### Use `original` BERT to take `fill mask` test without fine-tuning it on our COVID articles

#### Prerequisites

In [2]:
%%capture 

!pip install transformers==4.17.0
!pip install pandas==1.1.5

#### Imports 

In [3]:
from transformers import BertTokenizerFast
from transformers import BertForMaskedLM
from transformers import BertConfig
from transformers import pipeline
import transformers 
import pandas as pd
import pandas
import logging

##### Setup logging

In [4]:
logger = logging.getLogger('sagemaker')
logger.setLevel(logging.DEBUG)
logger.addHandler(logging.StreamHandler())

##### Log versions of dependencies

In [5]:
logger.info(f'[Using transformers: {transformers.__version__}]')
logger.info(f'[Using pandas: {pd.__version__}]')

[Using transformers: 4.17.0]
[Using pandas: 1.1.5]


#### Essentials

In [6]:
config = BertConfig()

#### Re-create BERT MLM 

In [8]:
default_model = BertForMaskedLM(config=config)
logger.info(f'Total number of parameters = {default_model.num_parameters()}')

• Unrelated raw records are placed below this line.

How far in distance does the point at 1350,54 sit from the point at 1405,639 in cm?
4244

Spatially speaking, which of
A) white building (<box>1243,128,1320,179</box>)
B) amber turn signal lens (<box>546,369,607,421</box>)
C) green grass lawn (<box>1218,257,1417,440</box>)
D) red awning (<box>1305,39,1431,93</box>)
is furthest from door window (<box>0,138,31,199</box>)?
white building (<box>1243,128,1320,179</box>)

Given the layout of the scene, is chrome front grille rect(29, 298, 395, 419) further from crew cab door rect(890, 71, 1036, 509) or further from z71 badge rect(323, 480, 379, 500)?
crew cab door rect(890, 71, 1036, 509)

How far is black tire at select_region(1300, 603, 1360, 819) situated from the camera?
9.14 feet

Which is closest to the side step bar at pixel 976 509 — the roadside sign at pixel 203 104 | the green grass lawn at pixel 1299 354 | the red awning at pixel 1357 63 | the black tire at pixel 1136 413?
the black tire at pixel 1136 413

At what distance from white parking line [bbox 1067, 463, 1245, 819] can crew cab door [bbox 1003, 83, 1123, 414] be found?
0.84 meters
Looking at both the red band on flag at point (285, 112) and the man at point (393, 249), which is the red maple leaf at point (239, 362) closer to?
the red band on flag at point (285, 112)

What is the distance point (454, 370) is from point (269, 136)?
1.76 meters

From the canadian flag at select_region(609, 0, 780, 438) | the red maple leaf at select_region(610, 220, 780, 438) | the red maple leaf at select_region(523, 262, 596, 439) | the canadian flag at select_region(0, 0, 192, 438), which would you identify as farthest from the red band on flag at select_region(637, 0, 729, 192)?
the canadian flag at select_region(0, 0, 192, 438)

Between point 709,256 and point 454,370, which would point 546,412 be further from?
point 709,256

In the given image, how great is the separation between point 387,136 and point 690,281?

Total number of parameters = 109514298


#### Re-create default BERT tokenizer 

In [9]:
default_tokenizer = BertTokenizerFast.from_pretrained('./vocab', config=config)
default_tokenizer.model_max_length = 512
default_tokenizer.init_kwargs['model_max_length'] = 512
default_tokenizer

PreTrainedTokenizerFast(name_or_path='./vocab', vocab_size=30522, model_max_len=512, is_fast=True, padding_side='right', truncation_side='right', special_tokens={'unk_token': '[UNK]', 'sep_token': '[SEP]', 'pad_token': '[PAD]', 'cls_token': '[CLS]', 'mask_token': '[MASK]'})

##### Verify tokenizer

In [10]:
MASK_TOKEN = default_tokenizer.mask_token
MASK_TOKEN

'[MASK]'

In [11]:
default_tokenizer.special_tokens_map

{'unk_token': '[UNK]',
 'sep_token': '[SEP]',
 'pad_token': '[PAD]',
 'cls_token': '[CLS]',
 'mask_token': '[MASK]'}

#### Create HuggingFace Pipeline for `fill mask` task

In [12]:
fill_mask = pipeline('fill-mask', model=default_model, tokenizer=default_tokenizer)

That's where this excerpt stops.